Interact Ecuador 2015
Day 6 – August, 25
This morning we got a break from working on the cancha, and we finally got a morning to sleep in a bit. We had to meet at 9am at “cuatros esquinas” (“four corners” the name of a central intersection in Malchingui). Our original plan was to head to Quito this morning for a Rotary breakfast meeting with the Quito Equinochio Rotary Club, then go to a daycare center of some sort. Unfortunately, the center was closed today and there was no way for the Quito Rotarians to have it opened so it was decided that we wouldn’t go to Quito today. Instead we were taken to Cochasqui, a pre-Inca ruins site not too far from Malchingui (about a half hour/ 45 minute drive).
Upon reaching the ruins, we had to purchase tickets. It’s always such a surprise to see how inexpensive things are here compared to things in Canada. The tickets were only 3 dollars each! We had a Spanish tour guide, and one of the Rotaract students we met this morning did his best to translate for us. It was a really interesting site, as ruins usually are, although much of the ruins were covered by dirt and vegetation in order to keep them in good condition and we could only see the general shape of the temples and buildings. I think most people’s favourite part of the tour was seeing and feeding the large population of 120 llamas and alpacas. Our guide would fill our palms with salt and we would whistle at the llamas until they came towards us and ate the salt out of our hands. They started out kind of shy and skittish but soon they were swarming us and all trying to get at the salt.

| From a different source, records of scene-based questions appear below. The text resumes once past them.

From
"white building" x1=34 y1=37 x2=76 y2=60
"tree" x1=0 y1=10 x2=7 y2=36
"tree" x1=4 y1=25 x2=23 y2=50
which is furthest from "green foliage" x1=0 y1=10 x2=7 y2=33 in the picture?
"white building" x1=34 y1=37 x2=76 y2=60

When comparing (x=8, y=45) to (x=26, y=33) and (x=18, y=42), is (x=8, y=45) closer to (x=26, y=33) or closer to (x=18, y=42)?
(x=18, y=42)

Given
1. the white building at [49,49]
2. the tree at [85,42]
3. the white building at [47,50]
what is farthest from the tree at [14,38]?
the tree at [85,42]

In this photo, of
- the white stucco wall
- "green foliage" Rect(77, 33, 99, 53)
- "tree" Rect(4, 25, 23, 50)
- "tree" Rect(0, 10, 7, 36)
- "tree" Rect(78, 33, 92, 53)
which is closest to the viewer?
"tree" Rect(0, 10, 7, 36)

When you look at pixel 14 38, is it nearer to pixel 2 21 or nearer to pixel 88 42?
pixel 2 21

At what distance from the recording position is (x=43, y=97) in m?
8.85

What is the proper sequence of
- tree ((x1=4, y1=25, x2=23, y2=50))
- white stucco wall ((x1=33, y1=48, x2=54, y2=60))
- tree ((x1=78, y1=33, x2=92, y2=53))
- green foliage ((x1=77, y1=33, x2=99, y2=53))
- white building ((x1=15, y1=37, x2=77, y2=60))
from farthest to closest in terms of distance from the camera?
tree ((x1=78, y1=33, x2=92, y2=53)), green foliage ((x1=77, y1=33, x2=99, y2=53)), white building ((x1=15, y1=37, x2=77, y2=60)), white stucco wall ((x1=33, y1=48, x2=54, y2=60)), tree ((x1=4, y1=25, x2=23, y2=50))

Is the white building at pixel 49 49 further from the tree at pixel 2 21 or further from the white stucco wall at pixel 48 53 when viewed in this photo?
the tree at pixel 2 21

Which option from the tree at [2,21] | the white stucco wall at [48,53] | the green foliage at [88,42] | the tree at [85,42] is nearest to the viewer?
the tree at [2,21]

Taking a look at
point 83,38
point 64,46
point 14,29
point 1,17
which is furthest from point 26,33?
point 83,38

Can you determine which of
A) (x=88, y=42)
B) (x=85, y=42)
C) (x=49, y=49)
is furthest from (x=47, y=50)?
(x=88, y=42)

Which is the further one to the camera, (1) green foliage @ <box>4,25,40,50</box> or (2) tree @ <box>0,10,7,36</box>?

After the ruins we were driven to a small community called Tocachi. We were there to see some women and girls who had an arrangement with Rotary to get a small loan so that they could use it to buy supplies for craft embroidery items. After they had made items and started selling, they would begin to pay back the loan with a small interest added on. The idea was that the money would eventually all get paid back and could be used again in the future for other micro-projects. We all bought something (or more than one thing) from the women. There were little finger puppets and scarves and little embroidered pictures and much more. Cecilia, the woman who hosted us for lunch, was so appreciative of us buying so much that she gave everyone one small item for free. We were given a lunch of chicken soup, rice, potatoes, and salad. There is always so much food at meals and the people here are so willing to share all that they have, even when they have very little.
We were back into Malchingui at around 3:30 and after a small group meeting, we had free time to wander around town and socialize before heading back to our host families for the evening. It was a great day and I can’t wait to see what else Ecuador has to offer.